- **ASSIGNED TASK**
After locating the line that holds "Flower Spring Lily", copy that line and all that follow it word for word through the end of the data, with no pictures.
-------- MATERIAL PROVIDED
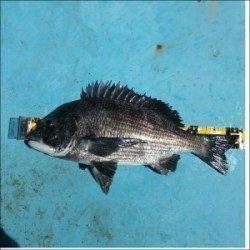 千歳の沖防波堤にトライ 二人でチヌ50cmを頭に7匹の釣果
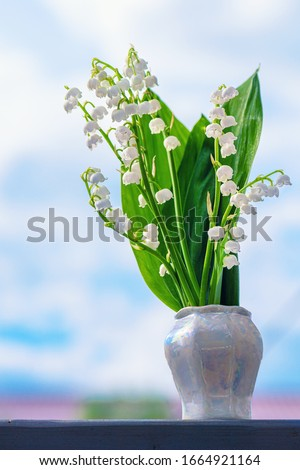 Flower Spring Lily of the Valley Background Vertical Close-up. Lily of the valley. Natural nature background with blooming beautiful flowers lilies of the valley lilies-of-the-valley.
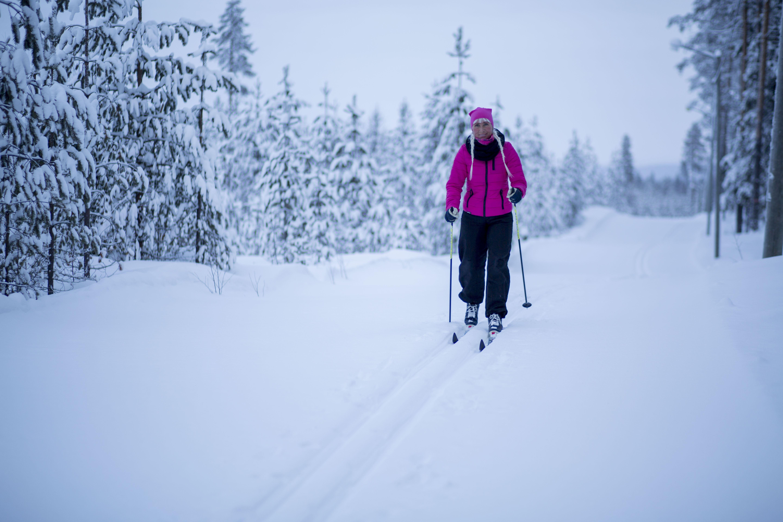 www.ricke.se,  © Malå kommun, Skidspår - Tjamstans fritidsområde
----------------
- **TASK SOLUTION**
 Flower Spring Lily of the Valley Background Vertical Close-up. Lily of the valley. Natural nature background with blooming beautiful flowers lilies of the valley lilies-of-the-valley.
 www.ricke.se,  © Malå kommun, Skidspår - Tjamstans fritidsområde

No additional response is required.